::: Excerpt :::

UNMATCHABLE service
Former prisoners of war recognized for sacrifice
Just a few dozen gathered at the Raymond G. Murphy VA Medical Center to honor and remember the 142,000 Americans that have been interned as prisoners of war since World War I.
Another 93,000 were lost or never recovered.
“Every brand of service is special but the brand of service that a former prisoner of war has devoted to their country is unmatchable,” said Andrew Welch, director of the New Mexico Veterans Affairs Health Care System.
Albuquerque’s VA Medical Center hosted a ceremony for former POWs on Wednesday, just ahead of Former Prisoner of War Recognition Day on April 9.
Among those honored were veterans from World War II, the Korean War and the Vietnam War.
Joe Gideon was a teenager and a tailgunner when his B-24 bomber flying over Hungary was riddled with 88mm anti-aircraft shells in March of 1945.
“The sky was black with them,” Gideon, now 92, said.
The aircraft was able to fly for another couple hours, but a fuel leak prompted the 10-man crew to bail out.

:::

> _What the task asks_
Pick up the article on the former POW recognition ceremony right after its last sentence and keep writing. The data that follows has no connection to the article about former prisoners of war.

::: Dataset :::

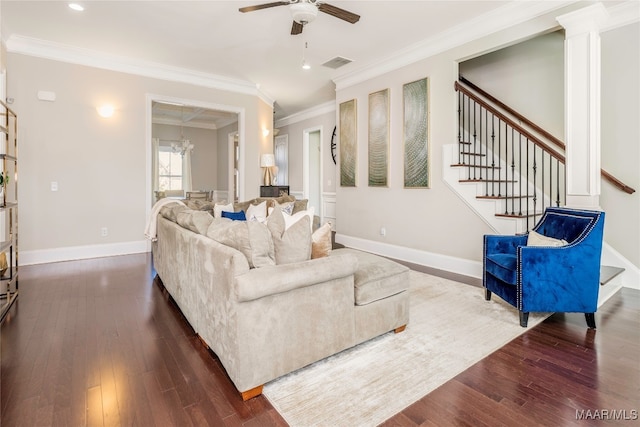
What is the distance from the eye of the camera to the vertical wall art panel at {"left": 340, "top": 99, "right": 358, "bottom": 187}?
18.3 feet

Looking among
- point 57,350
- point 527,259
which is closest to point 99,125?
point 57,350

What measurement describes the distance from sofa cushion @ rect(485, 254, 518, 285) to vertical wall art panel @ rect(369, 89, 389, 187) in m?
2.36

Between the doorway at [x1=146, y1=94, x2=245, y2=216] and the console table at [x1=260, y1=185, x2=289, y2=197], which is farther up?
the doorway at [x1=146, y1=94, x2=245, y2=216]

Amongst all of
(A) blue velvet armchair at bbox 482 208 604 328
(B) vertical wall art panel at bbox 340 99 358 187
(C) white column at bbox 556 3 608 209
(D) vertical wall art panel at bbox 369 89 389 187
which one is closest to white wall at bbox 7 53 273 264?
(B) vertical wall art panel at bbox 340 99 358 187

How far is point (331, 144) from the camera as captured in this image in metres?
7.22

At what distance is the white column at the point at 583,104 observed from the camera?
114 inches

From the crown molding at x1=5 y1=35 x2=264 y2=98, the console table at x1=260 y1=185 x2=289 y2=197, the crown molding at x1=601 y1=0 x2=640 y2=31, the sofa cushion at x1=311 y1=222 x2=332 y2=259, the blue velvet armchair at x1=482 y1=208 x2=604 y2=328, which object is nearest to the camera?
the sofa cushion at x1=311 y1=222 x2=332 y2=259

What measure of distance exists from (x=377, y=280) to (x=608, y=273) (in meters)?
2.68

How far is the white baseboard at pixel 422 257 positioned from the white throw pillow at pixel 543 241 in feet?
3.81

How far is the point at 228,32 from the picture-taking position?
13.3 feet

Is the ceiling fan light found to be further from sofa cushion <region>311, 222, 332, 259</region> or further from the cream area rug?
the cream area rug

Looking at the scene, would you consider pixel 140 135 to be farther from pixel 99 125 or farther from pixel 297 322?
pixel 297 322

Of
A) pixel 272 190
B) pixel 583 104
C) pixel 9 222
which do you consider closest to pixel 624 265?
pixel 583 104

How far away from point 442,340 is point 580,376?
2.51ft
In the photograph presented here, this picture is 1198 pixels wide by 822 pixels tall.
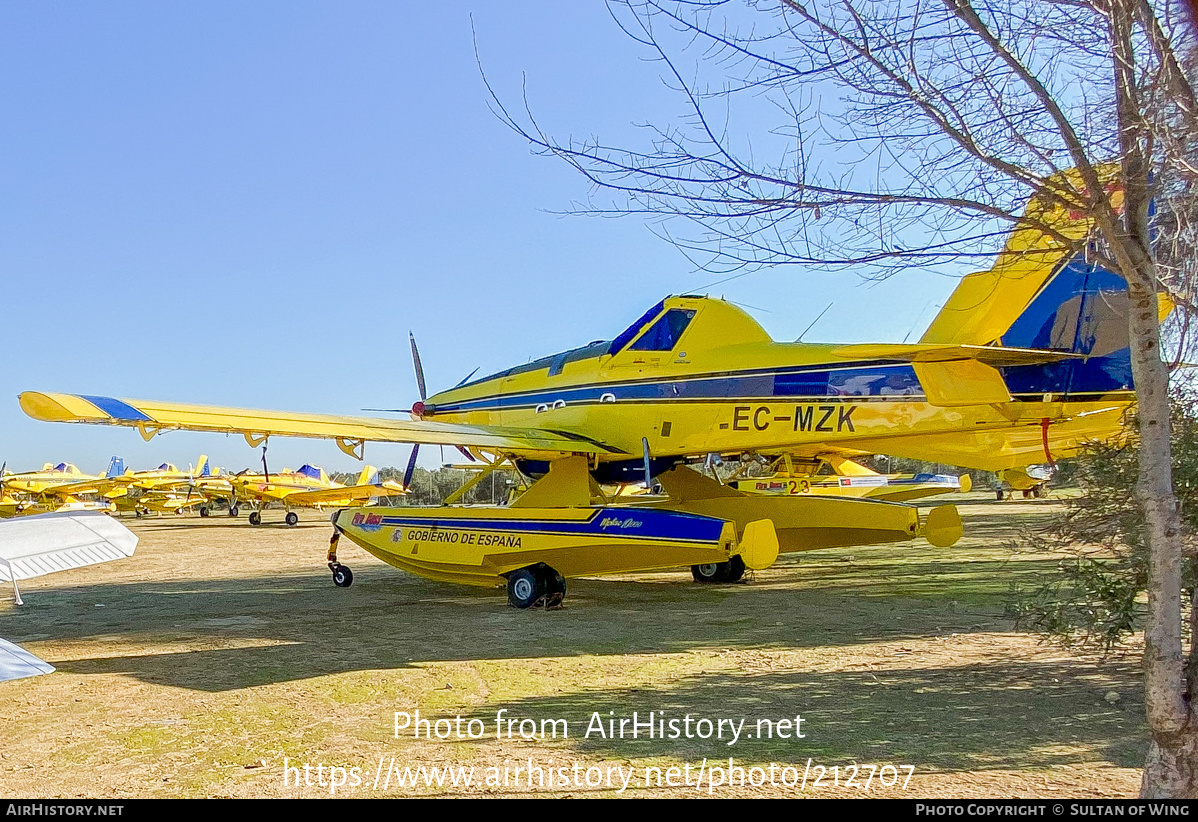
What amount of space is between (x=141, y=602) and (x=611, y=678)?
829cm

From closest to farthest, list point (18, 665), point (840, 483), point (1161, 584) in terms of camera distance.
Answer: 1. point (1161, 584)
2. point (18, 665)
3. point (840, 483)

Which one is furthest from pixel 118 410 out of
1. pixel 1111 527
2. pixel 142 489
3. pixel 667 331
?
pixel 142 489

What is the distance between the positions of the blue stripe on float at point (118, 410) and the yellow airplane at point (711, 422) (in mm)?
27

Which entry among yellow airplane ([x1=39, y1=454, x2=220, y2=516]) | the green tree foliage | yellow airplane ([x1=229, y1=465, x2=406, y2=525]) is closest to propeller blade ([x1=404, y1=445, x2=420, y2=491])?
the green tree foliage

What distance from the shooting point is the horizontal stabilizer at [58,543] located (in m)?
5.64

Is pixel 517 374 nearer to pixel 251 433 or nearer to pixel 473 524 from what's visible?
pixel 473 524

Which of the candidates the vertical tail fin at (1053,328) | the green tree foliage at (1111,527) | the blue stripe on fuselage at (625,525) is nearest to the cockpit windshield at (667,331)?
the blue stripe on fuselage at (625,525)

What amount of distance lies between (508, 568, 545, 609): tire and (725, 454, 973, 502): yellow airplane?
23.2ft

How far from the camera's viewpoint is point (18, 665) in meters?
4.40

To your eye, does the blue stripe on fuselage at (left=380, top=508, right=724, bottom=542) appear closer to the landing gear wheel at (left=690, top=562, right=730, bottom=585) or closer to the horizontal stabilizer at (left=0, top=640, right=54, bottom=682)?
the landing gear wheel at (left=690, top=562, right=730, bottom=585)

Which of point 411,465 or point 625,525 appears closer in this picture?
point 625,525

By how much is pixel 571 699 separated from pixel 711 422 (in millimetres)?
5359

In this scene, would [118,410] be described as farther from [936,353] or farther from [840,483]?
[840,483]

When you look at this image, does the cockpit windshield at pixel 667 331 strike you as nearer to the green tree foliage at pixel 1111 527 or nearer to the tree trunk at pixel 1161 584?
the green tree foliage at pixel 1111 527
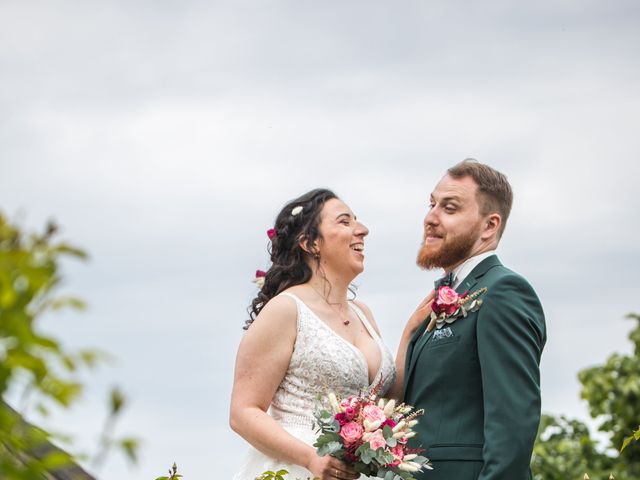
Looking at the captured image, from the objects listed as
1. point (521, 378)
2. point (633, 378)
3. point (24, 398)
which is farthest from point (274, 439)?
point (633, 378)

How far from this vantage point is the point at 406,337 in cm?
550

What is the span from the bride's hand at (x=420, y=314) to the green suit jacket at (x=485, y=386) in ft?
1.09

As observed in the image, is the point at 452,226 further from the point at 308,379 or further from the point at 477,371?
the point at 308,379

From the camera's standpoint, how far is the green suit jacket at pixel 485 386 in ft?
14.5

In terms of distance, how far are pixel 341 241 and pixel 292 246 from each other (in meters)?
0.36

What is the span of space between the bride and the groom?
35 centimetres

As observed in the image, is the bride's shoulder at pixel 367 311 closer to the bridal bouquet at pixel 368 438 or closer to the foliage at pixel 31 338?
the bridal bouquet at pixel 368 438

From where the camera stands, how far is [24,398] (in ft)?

:::

> _Answer box_
Gideon and two crewmates landed in a soccer field in a small Hungarian town.
Two crew members were never seen again.
The remaining men were sent by train to Stalag VII A, a POW camp in southern Germany.
For Gideon, his few weeks in the camp were relatively uneventful and his Nazi captors treated the prisoners reasonably well, although they were underfed.
“They called it soup, but it was really just water,” he said. “There was a little meat. Every once in a while you’d see a little piece of cabbage floating around. I don’t know how much weight I lost.”
The two helpings of soup served daily were supplemented by two slices of bread.
Gideon was housed with around 200 men in tight quarters in a former barn.
The prisoners weren’t forced to work and spent their time sharing stories and playing cards.
Sometimes, they could hear British soldiers captured at Dunkirk playing bagpipes from another part of the camp.
The sound still brings tears to his eyes, he said, and as a piper played “Amazing Grace” during the ceremony, Gideon was visibly moved.
New Mexico’s most wellknown POWs are likely the hundreds of National Guardsmen who were captured and imprisoned after the infamous Bataan Death March in the Philippines.
Col. Steve Garcia, chief of staff of the New Mexico National Guard, spoke of his grandfather, a Bataan survivor himself.
Being from a military family, he said they always celebrated Memorial Day, Independence Day and Veterans Day, and he’s glad there is now a day to honor former POWs.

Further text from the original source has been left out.